Your task - Rewrite the data below, replacing "dark navy polo shirt" with "navy blue polo shirt" and leaving everything else the same.
* start Listed records *
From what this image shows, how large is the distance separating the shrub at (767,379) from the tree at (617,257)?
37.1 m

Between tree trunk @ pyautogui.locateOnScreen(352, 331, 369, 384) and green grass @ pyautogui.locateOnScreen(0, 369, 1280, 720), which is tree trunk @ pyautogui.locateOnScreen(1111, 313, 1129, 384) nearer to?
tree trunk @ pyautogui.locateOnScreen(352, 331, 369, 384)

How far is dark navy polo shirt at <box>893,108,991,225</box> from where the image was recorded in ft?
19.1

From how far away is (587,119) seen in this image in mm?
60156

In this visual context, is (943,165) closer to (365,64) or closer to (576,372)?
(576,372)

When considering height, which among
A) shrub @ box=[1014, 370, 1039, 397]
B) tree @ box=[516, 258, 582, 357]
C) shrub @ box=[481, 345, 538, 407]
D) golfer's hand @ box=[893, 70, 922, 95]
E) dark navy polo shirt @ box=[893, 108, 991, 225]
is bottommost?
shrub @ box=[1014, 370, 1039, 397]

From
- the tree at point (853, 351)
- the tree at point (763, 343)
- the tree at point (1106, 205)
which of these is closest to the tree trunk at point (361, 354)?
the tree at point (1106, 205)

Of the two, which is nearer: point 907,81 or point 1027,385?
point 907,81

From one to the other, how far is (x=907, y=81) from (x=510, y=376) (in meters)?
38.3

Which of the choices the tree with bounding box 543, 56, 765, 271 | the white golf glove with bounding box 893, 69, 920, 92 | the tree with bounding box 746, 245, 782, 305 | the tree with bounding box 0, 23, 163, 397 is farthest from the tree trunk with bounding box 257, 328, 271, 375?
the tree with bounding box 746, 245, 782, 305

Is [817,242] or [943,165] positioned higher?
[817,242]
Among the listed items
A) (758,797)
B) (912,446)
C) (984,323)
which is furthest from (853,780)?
* end Listed records *
Task output -
From what this image shows, how large is the distance separating the shrub at (767,379) from the tree at (617,257)?
37.1 m

Between tree trunk @ pyautogui.locateOnScreen(352, 331, 369, 384) and green grass @ pyautogui.locateOnScreen(0, 369, 1280, 720), which is tree trunk @ pyautogui.locateOnScreen(1111, 313, 1129, 384) nearer to?
tree trunk @ pyautogui.locateOnScreen(352, 331, 369, 384)

How far is navy blue polo shirt at <box>893,108,991,225</box> from where the image was recorded in ft?
19.1

From how far away is (587,119) seen in this image in mm?
60156

In this visual context, is (943,165) closer to (365,64) or closer to (576,372)?
(576,372)

When considering height, which among
A) shrub @ box=[1014, 370, 1039, 397]
B) tree @ box=[516, 258, 582, 357]
C) shrub @ box=[481, 345, 538, 407]
D) golfer's hand @ box=[893, 70, 922, 95]
E) navy blue polo shirt @ box=[893, 108, 991, 225]
is bottommost?
shrub @ box=[1014, 370, 1039, 397]

From
- the tree at point (853, 351)
- the tree at point (763, 343)
- the tree at point (1106, 205)
which of these is closest to the tree trunk at point (361, 354)?
the tree at point (1106, 205)

Of the two, which is nearer: point 907,81 or point 1027,385?
point 907,81

From one to the other, how far is (x=907, y=81) from (x=510, y=376) (in meters)?
38.3

Which of the choices the tree with bounding box 543, 56, 765, 271 | the white golf glove with bounding box 893, 69, 920, 92 | the tree with bounding box 746, 245, 782, 305 | the tree with bounding box 0, 23, 163, 397 is farthest from the tree trunk with bounding box 257, 328, 271, 375?
the tree with bounding box 746, 245, 782, 305

Is [817,242] or [943,165] positioned higher?
[817,242]
Among the listed items
A) (758,797)
B) (912,446)
C) (984,323)
which is furthest from (853,780)?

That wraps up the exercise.